# Wie weit kommt der Aal ohne Wasser?



## Paxcom (29. Juni 2011)

Es ist ja hinlänglich bekannt, dass der Aal auch das Gewässer über Land wechseln kann.

Weiss jemand wie weit der Aal über Land kommen kann? 

Ich habe zum Beispiel 2 Kleine Teiche nebeneinander. In dem einen wird regelmäßig Aal besetzt in dem anderen nicht. Um dem Befischungsdruck aus dem Weg zu gehen, wird der eine oder andere Aal von dem einen in das andere Gewässer "flüchten".

Wie weit dürfen die beiden Teiche maximal entfernt sein, dass der Aal eine Chance zur Flucht hat?

Danke


----------



## gründler (29. Juni 2011)

*AW: Wie weit kommt der Aal ohne Wasser?*

Moin

In Regnerrischen Nächten sind bis zu mehrere Km drin.

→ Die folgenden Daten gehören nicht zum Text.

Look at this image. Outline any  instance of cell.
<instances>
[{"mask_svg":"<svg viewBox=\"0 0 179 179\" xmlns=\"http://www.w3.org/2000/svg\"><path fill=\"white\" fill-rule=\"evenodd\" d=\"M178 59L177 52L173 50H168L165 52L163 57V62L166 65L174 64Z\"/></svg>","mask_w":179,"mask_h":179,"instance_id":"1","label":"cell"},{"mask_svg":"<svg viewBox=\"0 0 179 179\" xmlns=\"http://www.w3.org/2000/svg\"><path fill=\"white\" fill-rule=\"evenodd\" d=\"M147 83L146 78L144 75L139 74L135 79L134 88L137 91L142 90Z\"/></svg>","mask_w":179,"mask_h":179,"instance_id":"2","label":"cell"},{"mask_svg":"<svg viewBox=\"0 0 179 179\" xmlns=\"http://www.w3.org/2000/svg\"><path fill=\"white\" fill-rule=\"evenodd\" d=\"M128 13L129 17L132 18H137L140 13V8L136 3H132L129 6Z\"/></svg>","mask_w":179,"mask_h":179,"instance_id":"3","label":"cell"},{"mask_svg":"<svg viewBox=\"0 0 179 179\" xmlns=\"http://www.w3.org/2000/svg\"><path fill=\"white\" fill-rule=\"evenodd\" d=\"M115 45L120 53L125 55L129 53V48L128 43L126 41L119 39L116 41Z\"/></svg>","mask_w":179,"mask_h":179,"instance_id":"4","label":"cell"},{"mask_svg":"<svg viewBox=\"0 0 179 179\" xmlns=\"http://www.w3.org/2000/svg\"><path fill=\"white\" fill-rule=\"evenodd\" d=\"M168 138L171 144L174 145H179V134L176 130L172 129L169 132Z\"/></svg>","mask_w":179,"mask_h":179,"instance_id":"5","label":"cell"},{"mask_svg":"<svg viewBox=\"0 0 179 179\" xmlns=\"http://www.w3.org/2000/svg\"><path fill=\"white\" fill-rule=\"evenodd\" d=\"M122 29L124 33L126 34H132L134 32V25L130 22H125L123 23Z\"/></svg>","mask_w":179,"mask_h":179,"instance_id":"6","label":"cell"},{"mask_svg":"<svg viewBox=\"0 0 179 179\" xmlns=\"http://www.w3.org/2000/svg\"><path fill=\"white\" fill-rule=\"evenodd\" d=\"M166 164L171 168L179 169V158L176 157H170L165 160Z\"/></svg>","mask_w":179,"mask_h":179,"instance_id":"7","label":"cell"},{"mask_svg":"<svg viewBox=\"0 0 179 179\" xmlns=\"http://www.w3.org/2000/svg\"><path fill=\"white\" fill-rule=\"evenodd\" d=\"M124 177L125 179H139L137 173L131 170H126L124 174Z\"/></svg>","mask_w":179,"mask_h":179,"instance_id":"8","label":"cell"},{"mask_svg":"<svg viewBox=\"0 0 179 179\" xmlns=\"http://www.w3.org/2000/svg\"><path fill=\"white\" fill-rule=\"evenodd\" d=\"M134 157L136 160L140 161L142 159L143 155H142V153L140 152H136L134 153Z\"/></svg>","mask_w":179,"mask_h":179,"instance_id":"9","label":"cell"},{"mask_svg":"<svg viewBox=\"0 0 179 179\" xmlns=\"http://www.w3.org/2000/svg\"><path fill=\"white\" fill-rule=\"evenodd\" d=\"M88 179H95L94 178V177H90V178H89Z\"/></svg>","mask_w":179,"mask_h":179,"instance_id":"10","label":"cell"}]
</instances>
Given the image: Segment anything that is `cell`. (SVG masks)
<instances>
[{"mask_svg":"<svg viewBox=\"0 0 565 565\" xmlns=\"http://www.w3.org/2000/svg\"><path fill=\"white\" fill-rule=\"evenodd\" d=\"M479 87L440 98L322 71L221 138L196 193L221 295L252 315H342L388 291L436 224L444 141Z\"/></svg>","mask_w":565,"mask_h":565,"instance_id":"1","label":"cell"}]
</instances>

Guck mal hier,da wird das erklärt. 

http://www.youtube.com/watch?v=a4zuUEwwQQI

lg


----------



## Jose (29. Juni 2011)

*AW: Wie weit kommt der Aal ohne Wasser?*



Paxcom schrieb:


> Es ist ja hinlänglich bekannt, dass der Aal auch das Gewässer über Land wechseln kann.
> 
> Weiss jemand wie weit der Aal über Land kommen kann?
> 
> ...




häh?


chance zur flucht hat er sowieso, unabhängig davon, ob er auf seiner flucht nicht irgendwo auf dem trockenen bleibt.
findest du aale in deinem nichtbesetzten teich?
und was willst du ändern: den teich versetzen?
nixverstehn


----------



## ernie1973 (29. Juni 2011)

*AW: Wie weit kommt der Aal ohne Wasser?*

....ein Aalzaun könnte den Aal auch an der "Flucht vor dem Befischungsdruck" hindern - oder eine ungewollte "Aalinvasion" vermeiden.

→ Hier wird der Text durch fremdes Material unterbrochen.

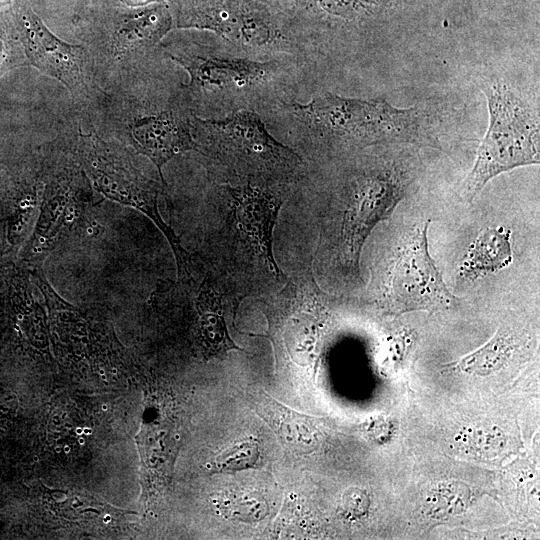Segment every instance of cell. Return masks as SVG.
Returning <instances> with one entry per match:
<instances>
[{
	"label": "cell",
	"mask_w": 540,
	"mask_h": 540,
	"mask_svg": "<svg viewBox=\"0 0 540 540\" xmlns=\"http://www.w3.org/2000/svg\"><path fill=\"white\" fill-rule=\"evenodd\" d=\"M67 415H68L67 412H63V413L61 414V419H62V420L66 419V418H67Z\"/></svg>",
	"instance_id": "obj_31"
},
{
	"label": "cell",
	"mask_w": 540,
	"mask_h": 540,
	"mask_svg": "<svg viewBox=\"0 0 540 540\" xmlns=\"http://www.w3.org/2000/svg\"><path fill=\"white\" fill-rule=\"evenodd\" d=\"M191 116L168 108L134 118L127 125V134L134 150L149 158L156 166L163 186V166L175 156L198 147L191 133Z\"/></svg>",
	"instance_id": "obj_13"
},
{
	"label": "cell",
	"mask_w": 540,
	"mask_h": 540,
	"mask_svg": "<svg viewBox=\"0 0 540 540\" xmlns=\"http://www.w3.org/2000/svg\"><path fill=\"white\" fill-rule=\"evenodd\" d=\"M515 348L514 338L499 329L484 345L447 366L465 373L487 375L502 367Z\"/></svg>",
	"instance_id": "obj_17"
},
{
	"label": "cell",
	"mask_w": 540,
	"mask_h": 540,
	"mask_svg": "<svg viewBox=\"0 0 540 540\" xmlns=\"http://www.w3.org/2000/svg\"><path fill=\"white\" fill-rule=\"evenodd\" d=\"M98 372H99L100 375L105 374V370H104L103 368H100V369L98 370Z\"/></svg>",
	"instance_id": "obj_32"
},
{
	"label": "cell",
	"mask_w": 540,
	"mask_h": 540,
	"mask_svg": "<svg viewBox=\"0 0 540 540\" xmlns=\"http://www.w3.org/2000/svg\"><path fill=\"white\" fill-rule=\"evenodd\" d=\"M423 1H426V2H428V3H430V2H431V0H423Z\"/></svg>",
	"instance_id": "obj_36"
},
{
	"label": "cell",
	"mask_w": 540,
	"mask_h": 540,
	"mask_svg": "<svg viewBox=\"0 0 540 540\" xmlns=\"http://www.w3.org/2000/svg\"><path fill=\"white\" fill-rule=\"evenodd\" d=\"M511 231L504 227L483 229L471 243L459 273L475 280L507 267L513 259Z\"/></svg>",
	"instance_id": "obj_16"
},
{
	"label": "cell",
	"mask_w": 540,
	"mask_h": 540,
	"mask_svg": "<svg viewBox=\"0 0 540 540\" xmlns=\"http://www.w3.org/2000/svg\"><path fill=\"white\" fill-rule=\"evenodd\" d=\"M190 126L199 153L248 181L284 179L302 162L293 149L268 132L260 116L250 109H239L223 118L192 116Z\"/></svg>",
	"instance_id": "obj_4"
},
{
	"label": "cell",
	"mask_w": 540,
	"mask_h": 540,
	"mask_svg": "<svg viewBox=\"0 0 540 540\" xmlns=\"http://www.w3.org/2000/svg\"><path fill=\"white\" fill-rule=\"evenodd\" d=\"M91 183L77 160H64L44 175V189L24 258L33 267L44 261L76 230L94 206Z\"/></svg>",
	"instance_id": "obj_7"
},
{
	"label": "cell",
	"mask_w": 540,
	"mask_h": 540,
	"mask_svg": "<svg viewBox=\"0 0 540 540\" xmlns=\"http://www.w3.org/2000/svg\"><path fill=\"white\" fill-rule=\"evenodd\" d=\"M177 28L207 29L255 54L287 43L286 16L258 0H174Z\"/></svg>",
	"instance_id": "obj_6"
},
{
	"label": "cell",
	"mask_w": 540,
	"mask_h": 540,
	"mask_svg": "<svg viewBox=\"0 0 540 540\" xmlns=\"http://www.w3.org/2000/svg\"><path fill=\"white\" fill-rule=\"evenodd\" d=\"M427 5L423 0H296L295 16L310 28L383 34L413 26Z\"/></svg>",
	"instance_id": "obj_11"
},
{
	"label": "cell",
	"mask_w": 540,
	"mask_h": 540,
	"mask_svg": "<svg viewBox=\"0 0 540 540\" xmlns=\"http://www.w3.org/2000/svg\"><path fill=\"white\" fill-rule=\"evenodd\" d=\"M28 65L12 11L0 12V78L7 72Z\"/></svg>",
	"instance_id": "obj_18"
},
{
	"label": "cell",
	"mask_w": 540,
	"mask_h": 540,
	"mask_svg": "<svg viewBox=\"0 0 540 540\" xmlns=\"http://www.w3.org/2000/svg\"><path fill=\"white\" fill-rule=\"evenodd\" d=\"M63 450H64L65 453H69L70 452V447L68 445H65L63 447Z\"/></svg>",
	"instance_id": "obj_29"
},
{
	"label": "cell",
	"mask_w": 540,
	"mask_h": 540,
	"mask_svg": "<svg viewBox=\"0 0 540 540\" xmlns=\"http://www.w3.org/2000/svg\"><path fill=\"white\" fill-rule=\"evenodd\" d=\"M260 453L257 442L243 440L217 454L207 468L212 473L236 472L257 467Z\"/></svg>",
	"instance_id": "obj_19"
},
{
	"label": "cell",
	"mask_w": 540,
	"mask_h": 540,
	"mask_svg": "<svg viewBox=\"0 0 540 540\" xmlns=\"http://www.w3.org/2000/svg\"><path fill=\"white\" fill-rule=\"evenodd\" d=\"M74 153L96 191L109 200L142 212L159 228L172 249L177 278L192 277L197 271L193 255L183 247L159 212V184L142 174L123 151L108 144L95 131H79Z\"/></svg>",
	"instance_id": "obj_5"
},
{
	"label": "cell",
	"mask_w": 540,
	"mask_h": 540,
	"mask_svg": "<svg viewBox=\"0 0 540 540\" xmlns=\"http://www.w3.org/2000/svg\"><path fill=\"white\" fill-rule=\"evenodd\" d=\"M282 203L264 182L216 185L212 190L207 232L212 268L241 292L245 287L261 288L284 279L272 250Z\"/></svg>",
	"instance_id": "obj_1"
},
{
	"label": "cell",
	"mask_w": 540,
	"mask_h": 540,
	"mask_svg": "<svg viewBox=\"0 0 540 540\" xmlns=\"http://www.w3.org/2000/svg\"><path fill=\"white\" fill-rule=\"evenodd\" d=\"M481 89L489 126L465 179L463 195L468 202L500 173L540 160L538 105L502 80H485Z\"/></svg>",
	"instance_id": "obj_3"
},
{
	"label": "cell",
	"mask_w": 540,
	"mask_h": 540,
	"mask_svg": "<svg viewBox=\"0 0 540 540\" xmlns=\"http://www.w3.org/2000/svg\"><path fill=\"white\" fill-rule=\"evenodd\" d=\"M33 459H34V461H36V462L38 461V457H37V456H34Z\"/></svg>",
	"instance_id": "obj_35"
},
{
	"label": "cell",
	"mask_w": 540,
	"mask_h": 540,
	"mask_svg": "<svg viewBox=\"0 0 540 540\" xmlns=\"http://www.w3.org/2000/svg\"><path fill=\"white\" fill-rule=\"evenodd\" d=\"M75 432H76V434H77V435H79V436H80V435H82V434H83V428H81V427H77V428L75 429Z\"/></svg>",
	"instance_id": "obj_26"
},
{
	"label": "cell",
	"mask_w": 540,
	"mask_h": 540,
	"mask_svg": "<svg viewBox=\"0 0 540 540\" xmlns=\"http://www.w3.org/2000/svg\"><path fill=\"white\" fill-rule=\"evenodd\" d=\"M470 11L490 18H517L538 14L539 0H463Z\"/></svg>",
	"instance_id": "obj_20"
},
{
	"label": "cell",
	"mask_w": 540,
	"mask_h": 540,
	"mask_svg": "<svg viewBox=\"0 0 540 540\" xmlns=\"http://www.w3.org/2000/svg\"><path fill=\"white\" fill-rule=\"evenodd\" d=\"M61 449H62V448H61L60 446H56V447H55V451H56L57 453H60Z\"/></svg>",
	"instance_id": "obj_33"
},
{
	"label": "cell",
	"mask_w": 540,
	"mask_h": 540,
	"mask_svg": "<svg viewBox=\"0 0 540 540\" xmlns=\"http://www.w3.org/2000/svg\"><path fill=\"white\" fill-rule=\"evenodd\" d=\"M118 8H137L158 3H171L174 0H112Z\"/></svg>",
	"instance_id": "obj_22"
},
{
	"label": "cell",
	"mask_w": 540,
	"mask_h": 540,
	"mask_svg": "<svg viewBox=\"0 0 540 540\" xmlns=\"http://www.w3.org/2000/svg\"><path fill=\"white\" fill-rule=\"evenodd\" d=\"M103 380H106V374L100 375Z\"/></svg>",
	"instance_id": "obj_34"
},
{
	"label": "cell",
	"mask_w": 540,
	"mask_h": 540,
	"mask_svg": "<svg viewBox=\"0 0 540 540\" xmlns=\"http://www.w3.org/2000/svg\"><path fill=\"white\" fill-rule=\"evenodd\" d=\"M111 373L114 374V375H117V373H118V368H117V367H112Z\"/></svg>",
	"instance_id": "obj_27"
},
{
	"label": "cell",
	"mask_w": 540,
	"mask_h": 540,
	"mask_svg": "<svg viewBox=\"0 0 540 540\" xmlns=\"http://www.w3.org/2000/svg\"><path fill=\"white\" fill-rule=\"evenodd\" d=\"M16 29L28 64L64 84L74 97L88 92V55L81 45L56 36L26 4L12 9Z\"/></svg>",
	"instance_id": "obj_12"
},
{
	"label": "cell",
	"mask_w": 540,
	"mask_h": 540,
	"mask_svg": "<svg viewBox=\"0 0 540 540\" xmlns=\"http://www.w3.org/2000/svg\"><path fill=\"white\" fill-rule=\"evenodd\" d=\"M78 442H79L80 445H84V444H85V440H84V438H82V437H79V438H78Z\"/></svg>",
	"instance_id": "obj_28"
},
{
	"label": "cell",
	"mask_w": 540,
	"mask_h": 540,
	"mask_svg": "<svg viewBox=\"0 0 540 540\" xmlns=\"http://www.w3.org/2000/svg\"><path fill=\"white\" fill-rule=\"evenodd\" d=\"M429 223L411 230L395 249L381 294L393 311L447 307L457 300L429 254Z\"/></svg>",
	"instance_id": "obj_10"
},
{
	"label": "cell",
	"mask_w": 540,
	"mask_h": 540,
	"mask_svg": "<svg viewBox=\"0 0 540 540\" xmlns=\"http://www.w3.org/2000/svg\"><path fill=\"white\" fill-rule=\"evenodd\" d=\"M257 414L274 430L282 444L295 454H307L321 443L314 419L303 415L261 391L252 397Z\"/></svg>",
	"instance_id": "obj_15"
},
{
	"label": "cell",
	"mask_w": 540,
	"mask_h": 540,
	"mask_svg": "<svg viewBox=\"0 0 540 540\" xmlns=\"http://www.w3.org/2000/svg\"><path fill=\"white\" fill-rule=\"evenodd\" d=\"M83 434H85V435L92 434V429L88 428V427L83 428Z\"/></svg>",
	"instance_id": "obj_24"
},
{
	"label": "cell",
	"mask_w": 540,
	"mask_h": 540,
	"mask_svg": "<svg viewBox=\"0 0 540 540\" xmlns=\"http://www.w3.org/2000/svg\"><path fill=\"white\" fill-rule=\"evenodd\" d=\"M407 186L403 173L393 167L366 169L351 179L339 230V251L345 264L359 269L366 239L378 222L391 216Z\"/></svg>",
	"instance_id": "obj_9"
},
{
	"label": "cell",
	"mask_w": 540,
	"mask_h": 540,
	"mask_svg": "<svg viewBox=\"0 0 540 540\" xmlns=\"http://www.w3.org/2000/svg\"><path fill=\"white\" fill-rule=\"evenodd\" d=\"M10 3H11V0H0V9L6 5H9Z\"/></svg>",
	"instance_id": "obj_23"
},
{
	"label": "cell",
	"mask_w": 540,
	"mask_h": 540,
	"mask_svg": "<svg viewBox=\"0 0 540 540\" xmlns=\"http://www.w3.org/2000/svg\"><path fill=\"white\" fill-rule=\"evenodd\" d=\"M111 521V516L109 514H106L103 518V522L105 524H108Z\"/></svg>",
	"instance_id": "obj_25"
},
{
	"label": "cell",
	"mask_w": 540,
	"mask_h": 540,
	"mask_svg": "<svg viewBox=\"0 0 540 540\" xmlns=\"http://www.w3.org/2000/svg\"><path fill=\"white\" fill-rule=\"evenodd\" d=\"M258 1L290 15H294L296 11V0H258Z\"/></svg>",
	"instance_id": "obj_21"
},
{
	"label": "cell",
	"mask_w": 540,
	"mask_h": 540,
	"mask_svg": "<svg viewBox=\"0 0 540 540\" xmlns=\"http://www.w3.org/2000/svg\"><path fill=\"white\" fill-rule=\"evenodd\" d=\"M174 26L171 7L166 3L137 8H118L110 17L113 55L122 59L159 43Z\"/></svg>",
	"instance_id": "obj_14"
},
{
	"label": "cell",
	"mask_w": 540,
	"mask_h": 540,
	"mask_svg": "<svg viewBox=\"0 0 540 540\" xmlns=\"http://www.w3.org/2000/svg\"><path fill=\"white\" fill-rule=\"evenodd\" d=\"M101 409H102L103 411H107V410H108V405L105 404V403L102 404V405H101Z\"/></svg>",
	"instance_id": "obj_30"
},
{
	"label": "cell",
	"mask_w": 540,
	"mask_h": 540,
	"mask_svg": "<svg viewBox=\"0 0 540 540\" xmlns=\"http://www.w3.org/2000/svg\"><path fill=\"white\" fill-rule=\"evenodd\" d=\"M168 56L190 76L184 87L198 99L250 100L266 91L278 74V64L247 58H223L197 44L176 43Z\"/></svg>",
	"instance_id": "obj_8"
},
{
	"label": "cell",
	"mask_w": 540,
	"mask_h": 540,
	"mask_svg": "<svg viewBox=\"0 0 540 540\" xmlns=\"http://www.w3.org/2000/svg\"><path fill=\"white\" fill-rule=\"evenodd\" d=\"M296 116L316 139L341 147L407 143L437 147L440 114L423 107L398 108L385 100L325 93L293 103Z\"/></svg>",
	"instance_id": "obj_2"
}]
</instances>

Ist der Zaun groß genug, dann verhindert er auch die gefährlichen "Kuhwiesenwaller"!



Sorry - kleiner Scherz!


E.

PS:

Auf nassen Wiesen können Aale schon ganz ordentliche Strecken bewältigen - dies tun sie in der Regel aber nur, wenn sie laichreif sind & den Drang verspüren, über irgendein Flußsystem bis ins Meer zu gelangen, oder sich in der nä. Stromturbine häckseln zu lassen!


----------



## angler1996 (29. Juni 2011)

*AW: Wie weit kommt der Aal ohne Wasser?*

dumme Frage:
hat das Wandern der Aale auf Wiesen etc. mal jemand live erlebt?
(Also nicht der Aal , der sich nach dem Landen verselbständigen will.)

Gruß A.


----------



## omnimc (29. Juni 2011)

*AW: Wie weit kommt der Aal ohne Wasser?*

ich nicht aber wusel hat da eine gute information finde aber den tröd gerade nicht.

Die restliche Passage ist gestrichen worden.